| Problem to work on |
Each line of the material below should be reproduced exactly.

| Records provided |
....

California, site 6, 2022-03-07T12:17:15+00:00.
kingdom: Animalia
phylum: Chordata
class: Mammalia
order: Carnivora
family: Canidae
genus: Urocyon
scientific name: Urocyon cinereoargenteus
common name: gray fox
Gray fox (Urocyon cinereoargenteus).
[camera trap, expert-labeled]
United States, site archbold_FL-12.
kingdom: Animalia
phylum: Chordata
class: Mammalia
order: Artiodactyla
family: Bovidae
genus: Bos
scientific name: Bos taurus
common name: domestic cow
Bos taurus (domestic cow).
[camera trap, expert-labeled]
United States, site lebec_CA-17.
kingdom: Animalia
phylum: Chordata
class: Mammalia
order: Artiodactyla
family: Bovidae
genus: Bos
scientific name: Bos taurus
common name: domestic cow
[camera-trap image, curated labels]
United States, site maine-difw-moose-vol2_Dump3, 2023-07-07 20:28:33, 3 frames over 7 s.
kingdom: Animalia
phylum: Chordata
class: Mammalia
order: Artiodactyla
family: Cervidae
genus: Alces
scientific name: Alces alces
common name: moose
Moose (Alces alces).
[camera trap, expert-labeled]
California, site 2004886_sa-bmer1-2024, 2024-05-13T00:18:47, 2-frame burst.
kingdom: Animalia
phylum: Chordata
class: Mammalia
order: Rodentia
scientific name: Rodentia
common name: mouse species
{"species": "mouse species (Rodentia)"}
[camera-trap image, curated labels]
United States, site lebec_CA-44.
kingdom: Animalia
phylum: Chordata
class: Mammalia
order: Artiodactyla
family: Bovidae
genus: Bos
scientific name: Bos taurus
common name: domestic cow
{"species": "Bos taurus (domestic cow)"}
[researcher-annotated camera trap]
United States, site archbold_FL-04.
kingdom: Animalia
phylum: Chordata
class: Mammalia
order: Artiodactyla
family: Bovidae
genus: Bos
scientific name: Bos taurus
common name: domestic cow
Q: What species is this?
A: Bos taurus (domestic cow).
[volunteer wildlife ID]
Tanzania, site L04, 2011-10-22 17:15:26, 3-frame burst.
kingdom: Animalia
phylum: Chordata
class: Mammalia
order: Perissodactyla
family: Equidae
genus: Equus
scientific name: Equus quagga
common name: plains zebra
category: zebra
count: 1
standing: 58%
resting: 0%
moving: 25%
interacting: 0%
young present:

....

| Answer space |
California, site 6, 2022-03-07T12:17:15+00:00.
kingdom: Animalia
phylum: Chordata
class: Mammalia
order: Carnivora
family: Canidae
genus: Urocyon
scientific name: Urocyon cinereoargenteus
common name: gray fox
Gray fox (Urocyon cinereoargenteus).
[camera trap, expert-labeled]
United States, site archbold_FL-12.
kingdom: Animalia
phylum: Chordata
class: Mammalia
order: Artiodactyla
family: Bovidae
genus: Bos
scientific name: Bos taurus
common name: domestic cow
Bos taurus (domestic cow).
[camera trap, expert-labeled]
United States, site lebec_CA-17.
kingdom: Animalia
phylum: Chordata
class: Mammalia
order: Artiodactyla
family: Bovidae
genus: Bos
scientific name: Bos taurus
common name: domestic cow
[camera-trap image, curated labels]
United States, site maine-difw-moose-vol2_Dump3, 2023-07-07 20:28:33, 3 frames over 7 s.
kingdom: Animalia
phylum: Chordata
class: Mammalia
order: Artiodactyla
family: Cervidae
genus: Alces
scientific name: Alces alces
common name: moose
Moose (Alces alces).
[camera trap, expert-labeled]
California, site 2004886_sa-bmer1-2024, 2024-05-13T00:18:47, 2-frame burst.
kingdom: Animalia
phylum: Chordata
class: Mammalia
order: Rodentia
scientific name: Rodentia
common name: mouse species
{"species": "mouse species (Rodentia)"}
[camera-trap image, curated labels]
United States, site lebec_CA-44.
kingdom: Animalia
phylum: Chordata
class: Mammalia
order: Artiodactyla
family: Bovidae
genus: Bos
scientific name: Bos taurus
common name: domestic cow
{"species": "Bos taurus (domestic cow)"}
[researcher-annotated camera trap]
United States, site archbold_FL-04.
kingdom: Animalia
phylum: Chordata
class: Mammalia
order: Artiodactyla
family: Bovidae
genus: Bos
scientific name: Bos taurus
common name: domestic cow
Q: What species is this?
A: Bos taurus (domestic cow).
[volunteer wildlife ID]
Tanzania, site L04, 2011-10-22 17:15:26, 3-frame burst.
kingdom: Animalia
phylum: Chordata
class: Mammalia
order: Perissodactyla
family: Equidae
genus: Equus
scientific name: Equus quagga
common name: plains zebra
category: zebra
count: 1
standing: 58%
resting: 0%
moving: 25%
interacting: 0%
young present:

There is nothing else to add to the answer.